【広島】男気・黒田の「15番」が永久欠番に…山本浩二氏、衣笠祥雄氏以来3例目

2016年10月31日5時0分  スポーツ報知
  • 15番を背負いマツダスタジアムで力投した黒田
  • 広島・黒田の年度別投手成績

 広島が、日本シリーズを最後に現役引退した黒田博樹投手(41)の背番号15を永久欠番にすることが30日、分かった。松田元オーナー(65)が、日米通算203勝を挙げた功績だけでなく、14年オフにヤンキースから電撃復帰した男気、社会への影響力などを高く評価した。球団では山本浩二氏(70)の「8」、衣笠祥雄氏(69)の「3」に続く史上3例目、既存の12球団では15人目の栄誉となる。

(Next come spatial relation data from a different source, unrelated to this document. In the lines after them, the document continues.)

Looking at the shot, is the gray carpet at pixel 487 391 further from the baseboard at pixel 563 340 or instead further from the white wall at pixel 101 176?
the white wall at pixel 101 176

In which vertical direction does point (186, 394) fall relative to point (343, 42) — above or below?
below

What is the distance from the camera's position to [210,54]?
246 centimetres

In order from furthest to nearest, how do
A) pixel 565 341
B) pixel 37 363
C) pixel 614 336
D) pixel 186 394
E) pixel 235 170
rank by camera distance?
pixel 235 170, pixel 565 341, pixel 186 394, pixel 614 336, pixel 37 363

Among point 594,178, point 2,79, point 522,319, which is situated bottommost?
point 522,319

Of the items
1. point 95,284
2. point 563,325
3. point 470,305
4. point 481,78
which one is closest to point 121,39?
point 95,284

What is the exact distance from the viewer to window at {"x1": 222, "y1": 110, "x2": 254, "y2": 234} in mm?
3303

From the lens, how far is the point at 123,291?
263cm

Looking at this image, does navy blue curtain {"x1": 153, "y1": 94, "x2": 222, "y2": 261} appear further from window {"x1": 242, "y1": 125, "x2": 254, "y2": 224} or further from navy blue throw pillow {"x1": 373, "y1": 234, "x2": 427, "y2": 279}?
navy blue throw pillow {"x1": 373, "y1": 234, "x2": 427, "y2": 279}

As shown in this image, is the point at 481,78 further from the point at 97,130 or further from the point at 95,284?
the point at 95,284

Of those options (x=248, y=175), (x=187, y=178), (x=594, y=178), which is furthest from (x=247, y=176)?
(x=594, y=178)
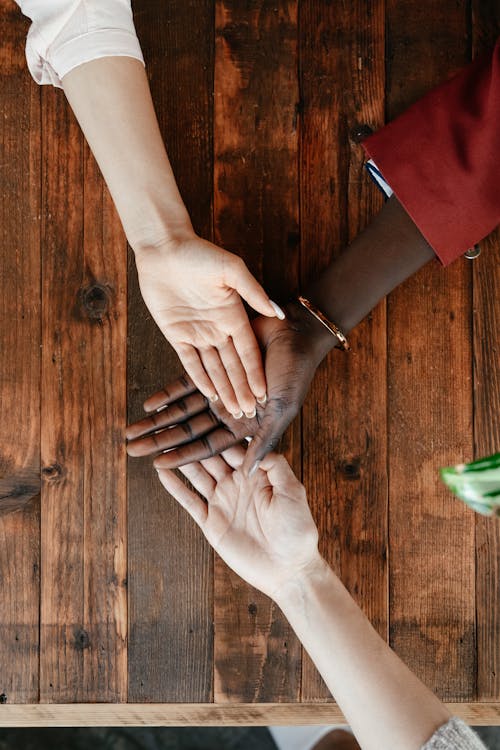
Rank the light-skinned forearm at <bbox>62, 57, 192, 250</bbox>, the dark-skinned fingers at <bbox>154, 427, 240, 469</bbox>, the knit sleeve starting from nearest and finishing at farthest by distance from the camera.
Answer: the knit sleeve
the light-skinned forearm at <bbox>62, 57, 192, 250</bbox>
the dark-skinned fingers at <bbox>154, 427, 240, 469</bbox>

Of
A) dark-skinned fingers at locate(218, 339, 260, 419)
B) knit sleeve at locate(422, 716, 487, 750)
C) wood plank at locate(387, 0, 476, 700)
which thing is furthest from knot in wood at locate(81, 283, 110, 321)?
knit sleeve at locate(422, 716, 487, 750)

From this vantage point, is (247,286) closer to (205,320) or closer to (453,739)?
(205,320)

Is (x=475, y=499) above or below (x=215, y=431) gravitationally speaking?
below

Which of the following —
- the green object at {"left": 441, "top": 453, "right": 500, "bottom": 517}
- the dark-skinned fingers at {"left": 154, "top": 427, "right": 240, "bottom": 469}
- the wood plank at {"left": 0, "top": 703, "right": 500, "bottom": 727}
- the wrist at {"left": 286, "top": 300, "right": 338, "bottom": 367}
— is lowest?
the wood plank at {"left": 0, "top": 703, "right": 500, "bottom": 727}

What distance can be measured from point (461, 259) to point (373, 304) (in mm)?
207

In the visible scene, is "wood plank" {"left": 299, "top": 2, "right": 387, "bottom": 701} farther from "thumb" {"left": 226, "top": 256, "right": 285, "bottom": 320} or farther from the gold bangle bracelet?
"thumb" {"left": 226, "top": 256, "right": 285, "bottom": 320}

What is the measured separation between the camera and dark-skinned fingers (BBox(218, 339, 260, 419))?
1019 millimetres

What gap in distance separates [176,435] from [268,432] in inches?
6.5

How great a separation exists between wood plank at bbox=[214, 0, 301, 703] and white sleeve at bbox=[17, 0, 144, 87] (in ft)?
0.86

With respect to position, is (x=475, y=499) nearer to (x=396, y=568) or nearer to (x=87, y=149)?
(x=396, y=568)

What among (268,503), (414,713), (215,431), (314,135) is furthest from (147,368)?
(414,713)

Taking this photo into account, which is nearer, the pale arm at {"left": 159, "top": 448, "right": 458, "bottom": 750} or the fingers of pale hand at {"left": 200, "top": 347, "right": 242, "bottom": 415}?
the pale arm at {"left": 159, "top": 448, "right": 458, "bottom": 750}

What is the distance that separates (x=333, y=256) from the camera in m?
1.15

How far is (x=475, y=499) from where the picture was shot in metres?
0.42
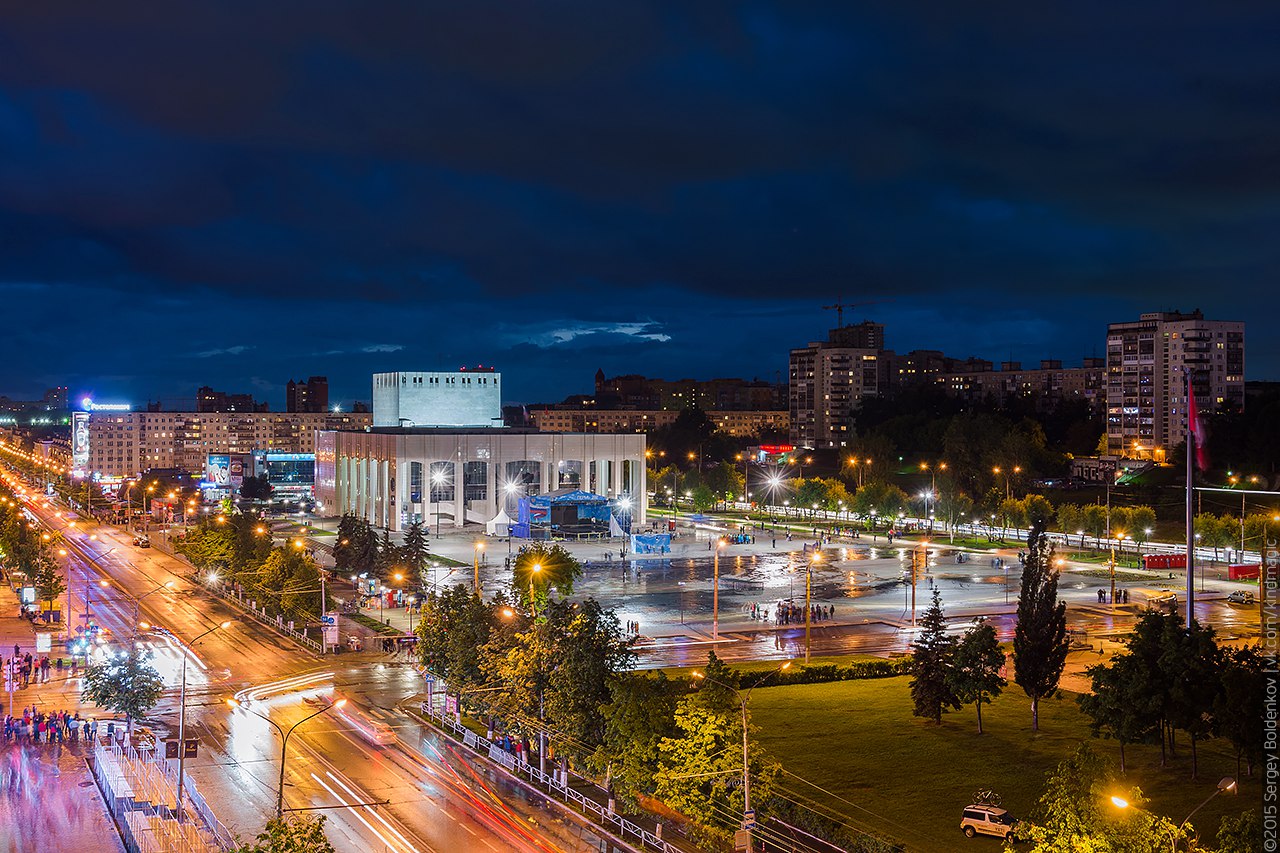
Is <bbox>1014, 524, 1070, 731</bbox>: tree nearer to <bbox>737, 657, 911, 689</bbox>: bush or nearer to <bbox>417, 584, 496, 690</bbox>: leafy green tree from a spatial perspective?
<bbox>737, 657, 911, 689</bbox>: bush

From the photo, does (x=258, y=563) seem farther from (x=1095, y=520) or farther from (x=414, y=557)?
(x=1095, y=520)

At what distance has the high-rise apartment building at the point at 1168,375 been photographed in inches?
5625

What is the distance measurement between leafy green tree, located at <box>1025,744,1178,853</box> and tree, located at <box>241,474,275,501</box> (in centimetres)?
14160

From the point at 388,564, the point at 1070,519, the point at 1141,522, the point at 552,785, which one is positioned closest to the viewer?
the point at 552,785

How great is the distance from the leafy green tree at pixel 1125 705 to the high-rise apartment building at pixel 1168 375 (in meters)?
115

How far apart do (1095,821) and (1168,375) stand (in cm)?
13432

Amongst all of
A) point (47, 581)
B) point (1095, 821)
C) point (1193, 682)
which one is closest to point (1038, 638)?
point (1193, 682)

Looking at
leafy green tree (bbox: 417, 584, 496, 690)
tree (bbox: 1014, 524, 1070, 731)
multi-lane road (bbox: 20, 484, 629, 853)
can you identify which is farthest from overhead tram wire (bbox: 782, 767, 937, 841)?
leafy green tree (bbox: 417, 584, 496, 690)

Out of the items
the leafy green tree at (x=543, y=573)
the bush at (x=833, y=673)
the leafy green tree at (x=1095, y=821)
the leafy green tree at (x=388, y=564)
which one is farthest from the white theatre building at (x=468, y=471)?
the leafy green tree at (x=1095, y=821)

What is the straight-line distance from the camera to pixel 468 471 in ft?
376

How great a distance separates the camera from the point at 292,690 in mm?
46531

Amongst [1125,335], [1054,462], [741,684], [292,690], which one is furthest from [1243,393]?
[292,690]

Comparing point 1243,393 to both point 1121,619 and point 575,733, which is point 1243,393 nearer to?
point 1121,619

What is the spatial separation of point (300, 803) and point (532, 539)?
68.4 m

 栄光の歴史を紡いできたユニホームが、カープの象徴となることが決まった。日本シリーズ敗退から一夜明け、松田オーナーは、改めて黒田の存在感をたたえた。「単純な成績の問題じゃない。帰ってきてからの2年間は一般社会の影響力もあったし、価値観を覆した。後世に歴史を残さないといけない」。頼りがいのある背中に輝いてきた広島の背番号15が、黒田だけの代名詞となる。

 松田オーナーは黒田が引退を発表した18日にも「つけられるような選手はおらん。何十年もすれば出てくるかもしれんけどな」と、ふさわしい後輩が出現することの難しさを強調していた。マウンドでの圧倒的な立ち居振る舞いに加え、誰からも愛される人間性は、不世出と判断。鈴木球団本部長らとも話し合い、すでに本人にも通達したようだ。

 黒田は96年のドラフト2位で広島に入団した当時から、「15」を背負ってきた。07年オフにメジャー挑戦後はドジャース、ヤンキースで18番を背負ったが、広島は7年間、背番号15を球団預かりの空き番としてきた。「自分の中では、空けてもらっていたのはすごくありがたかった。また15番をつけることで愛着が湧く」と復帰後に感謝していたように、本人にとっても何よりの宝物となっている。

 球団は山本の「8」、衣笠の「3」を永久欠番として大事にしてきた。松田オーナーは「8と3は球団の苦難の歴史を背負ってきた番号。それとは全く違う男気という部分において、お金だけじゃないという価値観の意味で、一石を投じてくれた。粘り強く投げる先発としてのプライドを感じさせてくれた」と約20億円のオファーを蹴って、カープに電撃復帰した右腕に敬意を表した。

 チームは日本シリーズ第6戦で敗退し、第7戦に予定されていた夢のカード「黒田対大谷」は幻となった。11月5日の優勝パレードがファンの前での最後のユニホーム姿となる見込み。再び監督としてグラウンドに帰ってくるまで、ファンの胸に伝説の「15」が刻まれる。(表 洋介)

 ◆永久欠番めも 317勝左腕・鈴木啓示の背番号1は近鉄の永久欠番だったが、04年のオリックスとの球団統合により消滅した。また日本ハムは09年、故・大社義規初代オーナーの野球殿堂入りを記念し、背番号100を永久欠番にした。同氏は05年4月、90歳で死去。100番のユニホームは、81年に日本ハムがリーグ初制覇後、同氏が「次はユニホームを着て胴上げしてもらいたい」と願って作製したものだった。

 ◆広島の背番号15 1950年に阪急から移籍した投手の内藤幸三が初めて15を背負った。53年には松竹から移籍した強打者の小鶴誠が6年間着用。その後は現OB会長の安仁屋宗八、代名詞の14を背負う前の津田恒実も身にまとった。黒田は97年からの11年間と15、16年の計13年にわたって、15番のユニホームに袖を通した。